(Source data)
◇ ◇ ◇ ◇ ◇ ◇ ◇

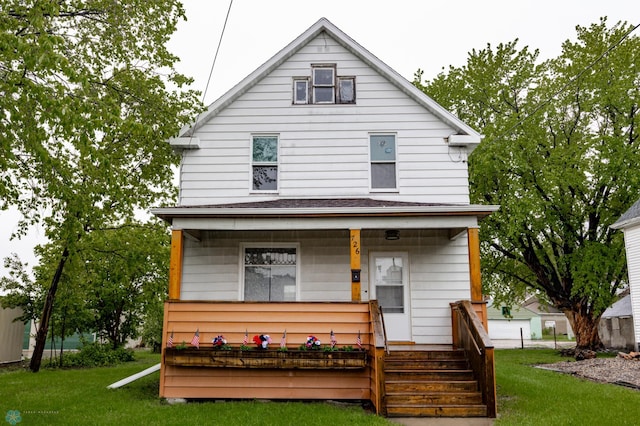 726 College St N, Fargo, ND 58102 - back of house with a porch and a lawn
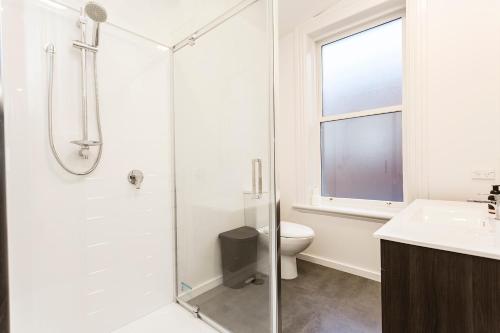 a white bathroom with a shower and a toilet at The Stuart Street Terraced House in Dunedin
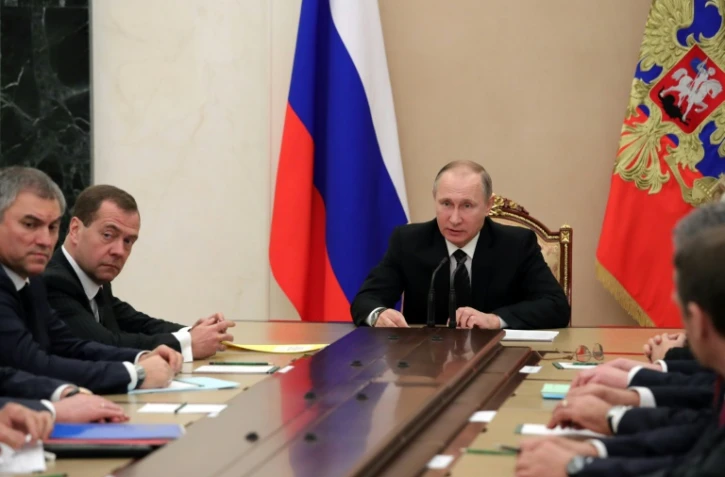 Le président Vladimir Poutine lors d'une réunion du conseil russe de sécurité le 28 décembre 2016 au Kremlin à Moscou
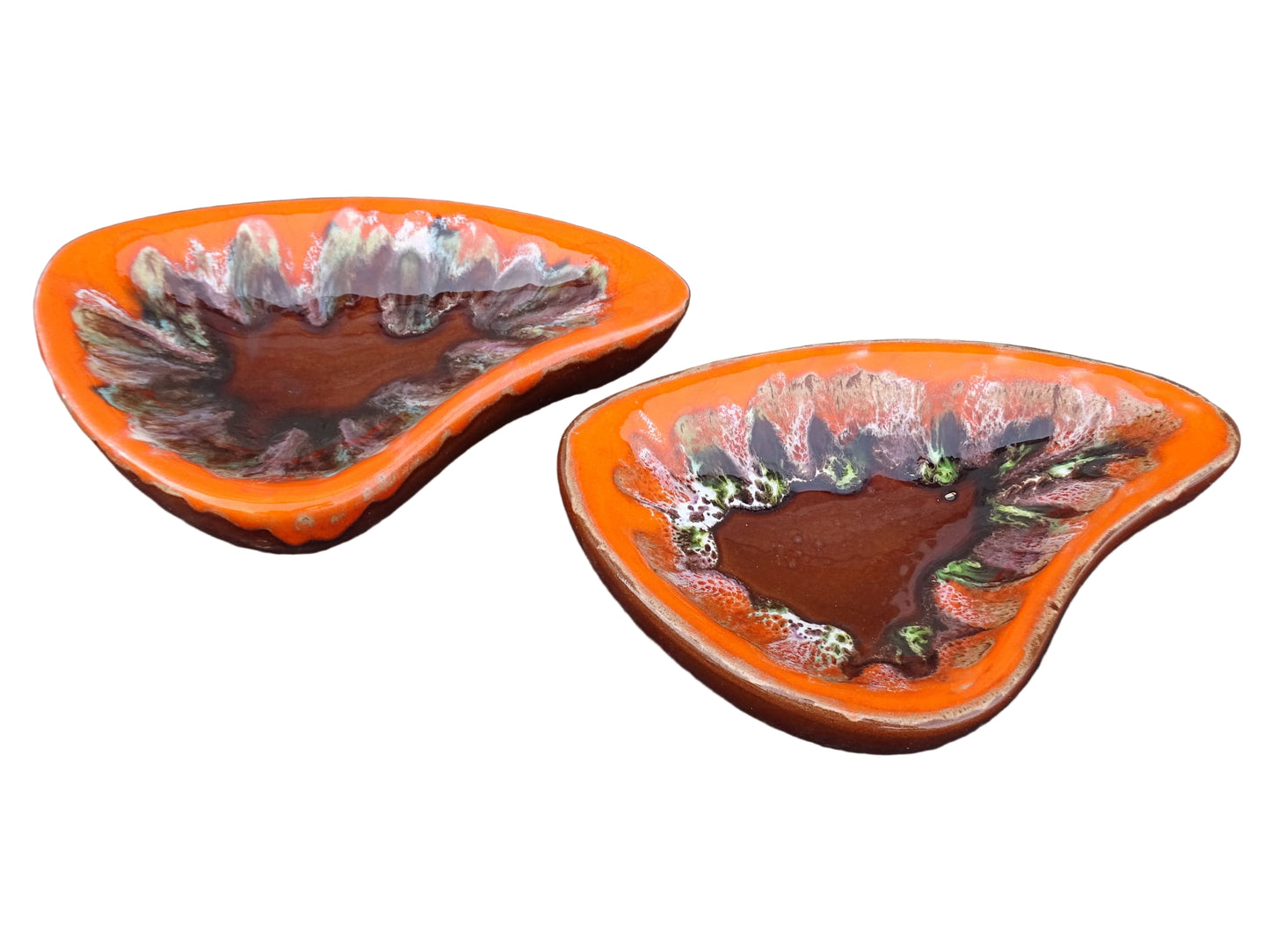 Pair of French vintage Vallauris ceramic dishes. Kidney shaped bowls with orange glaze with mid-century design.
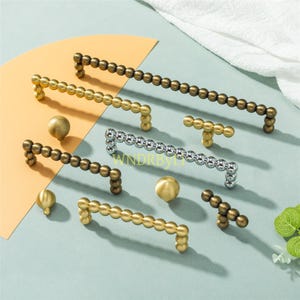 Può includere: Una collezione di ferramenta decorativa per mobili, tra cui maniglie e pomelli. Le maniglie sono in metallo e presentano un design a perline in tonalità oro, argento e bronzo. I pomelli sono sferici e abbinati.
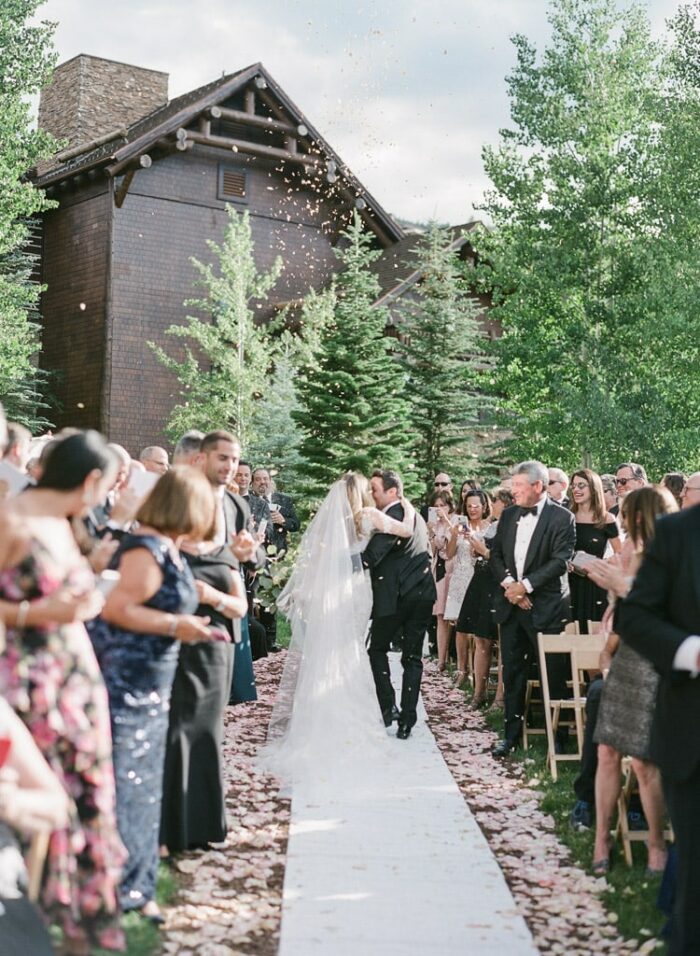 Married couple leaving wedding ceremony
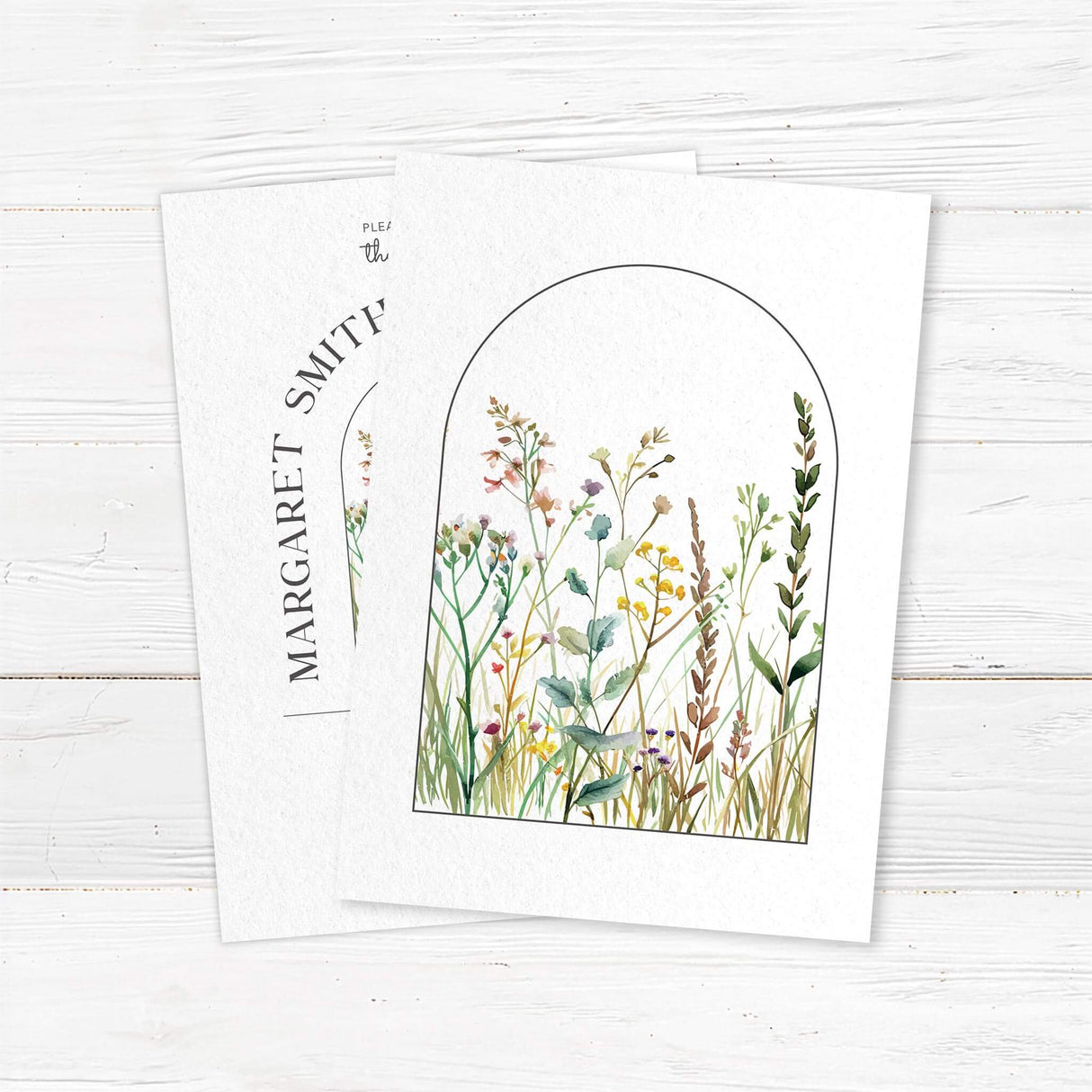 Elegant arch wedding invitation with delicate watercolor wildflowers on textured cardstock. Customizable with names, wedding date, and venue details. Perfect for rustic outdoor weddings, botanical ceremonies, and modern minimalist weddings. Printed on premium cardstock with matching envelopes for a timeless wedding stationery suite. back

◇ ◇ ◇ ◇ ◇ ◇ ◇

*Task goal:* Print exactly the first line of the entries and every line after it through the one that contains "Married couple leaving wedding ceremony", leaving the pictures out.

*Result of the task:*
 726 College St N, Fargo, ND 58102 - back of house with a porch and a lawn
 a white bathroom with a shower and a toilet at The Stuart Street Terraced House in Dunedin
 Le président Vladimir Poutine lors d'une réunion du conseil russe de sécurité le 28 décembre 2016 au Kremlin à Moscou
 Pair of French vintage Vallauris ceramic dishes. Kidney shaped bowls with orange glaze with mid-century design.
 Può includere: Una collezione di ferramenta decorativa per mobili, tra cui maniglie e pomelli. Le maniglie sono in metallo e presentano un design a perline in tonalità oro, argento e bronzo. I pomelli sono sferici e abbinati.
 Married couple leaving wedding ceremony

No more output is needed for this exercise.